Can a television commercial teach you character?

I recently was describing this commercial to a friend on the telephone as one of my all-time favorite commercials. Growing up, I had never been exposed to the concept that failure is an inevitable and important ingredient of success…and I didn’t expect my first exposure to come in the form of a Nike commercial.

However, this is a lesson you can easily miss if you don’t participate in organized sports. In math, nobody expects you to get a certain percentage of the problems wrong. In English, no one expects you to incorrectly define a certain percentage of vocabulary. In academia, no one expects you to do anything wrong.

The problem is that life doesn’t work like math class. In class, you read the chapter, learn the lesson, do the practice tests, and then hopefully get 100% on your test. In basketball, you train for years, do drills until you hurt for days, play thousands of hours – and then you’re amazing if you can shoot 50% from the field.

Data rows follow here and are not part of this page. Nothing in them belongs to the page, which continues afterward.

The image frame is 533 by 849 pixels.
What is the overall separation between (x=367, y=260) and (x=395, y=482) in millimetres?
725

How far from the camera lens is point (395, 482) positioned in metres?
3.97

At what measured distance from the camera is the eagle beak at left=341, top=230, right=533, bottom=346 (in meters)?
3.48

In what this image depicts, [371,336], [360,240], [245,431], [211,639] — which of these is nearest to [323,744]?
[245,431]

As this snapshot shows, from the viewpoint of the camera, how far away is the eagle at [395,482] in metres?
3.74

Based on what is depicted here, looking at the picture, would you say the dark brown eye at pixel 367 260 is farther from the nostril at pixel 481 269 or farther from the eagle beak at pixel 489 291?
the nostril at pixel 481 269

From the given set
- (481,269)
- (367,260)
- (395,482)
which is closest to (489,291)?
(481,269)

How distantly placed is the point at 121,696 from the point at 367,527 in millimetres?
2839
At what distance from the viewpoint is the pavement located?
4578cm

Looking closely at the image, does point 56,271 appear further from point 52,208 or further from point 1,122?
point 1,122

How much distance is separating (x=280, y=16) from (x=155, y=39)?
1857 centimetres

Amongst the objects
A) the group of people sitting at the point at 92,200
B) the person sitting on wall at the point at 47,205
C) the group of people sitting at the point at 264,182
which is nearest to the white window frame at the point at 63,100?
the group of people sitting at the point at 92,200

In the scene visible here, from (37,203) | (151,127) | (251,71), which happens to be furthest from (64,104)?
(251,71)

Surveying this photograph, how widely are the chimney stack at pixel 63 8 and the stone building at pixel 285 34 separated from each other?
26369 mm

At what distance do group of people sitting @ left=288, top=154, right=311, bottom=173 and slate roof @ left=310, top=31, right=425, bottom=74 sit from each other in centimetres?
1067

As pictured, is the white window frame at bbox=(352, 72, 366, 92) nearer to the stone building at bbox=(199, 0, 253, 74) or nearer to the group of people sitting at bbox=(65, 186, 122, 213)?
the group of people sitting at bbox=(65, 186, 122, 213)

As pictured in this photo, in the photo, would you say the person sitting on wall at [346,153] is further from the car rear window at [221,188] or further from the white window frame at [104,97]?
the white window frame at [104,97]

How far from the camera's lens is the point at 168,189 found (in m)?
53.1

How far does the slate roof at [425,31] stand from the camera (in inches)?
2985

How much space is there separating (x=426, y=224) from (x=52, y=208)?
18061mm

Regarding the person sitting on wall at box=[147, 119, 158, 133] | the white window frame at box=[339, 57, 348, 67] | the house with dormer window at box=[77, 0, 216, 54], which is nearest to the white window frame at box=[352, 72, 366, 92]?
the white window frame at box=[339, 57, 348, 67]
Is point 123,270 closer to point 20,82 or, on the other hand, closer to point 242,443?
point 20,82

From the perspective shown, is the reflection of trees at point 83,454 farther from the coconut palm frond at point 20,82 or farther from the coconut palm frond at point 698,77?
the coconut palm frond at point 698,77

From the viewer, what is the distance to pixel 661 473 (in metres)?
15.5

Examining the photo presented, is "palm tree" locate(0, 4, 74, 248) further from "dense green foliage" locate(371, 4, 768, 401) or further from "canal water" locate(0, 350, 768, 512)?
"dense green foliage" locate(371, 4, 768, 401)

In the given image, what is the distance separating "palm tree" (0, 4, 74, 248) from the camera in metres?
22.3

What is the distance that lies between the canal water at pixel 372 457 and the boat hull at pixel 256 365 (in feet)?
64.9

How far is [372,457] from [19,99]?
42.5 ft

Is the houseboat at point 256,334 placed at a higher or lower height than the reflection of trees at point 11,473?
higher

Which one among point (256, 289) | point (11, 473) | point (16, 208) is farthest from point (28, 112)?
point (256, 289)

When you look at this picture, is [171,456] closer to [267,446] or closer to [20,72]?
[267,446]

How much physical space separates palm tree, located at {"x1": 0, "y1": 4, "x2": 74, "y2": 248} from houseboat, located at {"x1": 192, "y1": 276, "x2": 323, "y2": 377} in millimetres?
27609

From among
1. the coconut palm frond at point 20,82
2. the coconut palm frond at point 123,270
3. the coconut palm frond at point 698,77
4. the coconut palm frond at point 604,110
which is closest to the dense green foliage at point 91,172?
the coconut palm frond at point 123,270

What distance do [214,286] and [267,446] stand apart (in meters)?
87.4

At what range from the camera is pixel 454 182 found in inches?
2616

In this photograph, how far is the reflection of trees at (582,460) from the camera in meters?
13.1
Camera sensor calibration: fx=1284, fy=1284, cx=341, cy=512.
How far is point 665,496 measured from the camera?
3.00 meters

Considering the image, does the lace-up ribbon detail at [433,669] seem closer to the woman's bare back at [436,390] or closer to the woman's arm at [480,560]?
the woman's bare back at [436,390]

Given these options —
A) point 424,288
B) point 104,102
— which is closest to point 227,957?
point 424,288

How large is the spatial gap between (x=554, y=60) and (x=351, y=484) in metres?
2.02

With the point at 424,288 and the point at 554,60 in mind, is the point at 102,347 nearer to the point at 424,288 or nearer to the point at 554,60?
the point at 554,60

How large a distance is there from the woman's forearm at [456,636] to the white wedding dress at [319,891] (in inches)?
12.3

I’m certainly not saying failure is more acceptable in sports. On the contrary, people usually care more about winning in basketball than they do in math class.  I think it has more to do with preparation and the fear of failure. In sports, you risk failure by even being in the game. Yet in academia, you can study hard and prepare well and never come close to failing in your entire academic career. This is great for your transcript, but terrible for later in life…when you are confronted by risks that might reasonably end in failure. Should you start that new business? Well, it might fail. Again. Yet no one suggests you don’t try to hit the game winning shot because you have a 50% chance of failure and you missed once before.

These experiences explain why many successful people have a background in sports – or in skilled games of chance, which teach many of the same lessons.

So next time you take on a project or a career that has a real chance of failure, or embark on a path that has led you astray before…just remember that success and failure are intertwined and it’s hard to capture one consistently without experiencing your fair share of the other.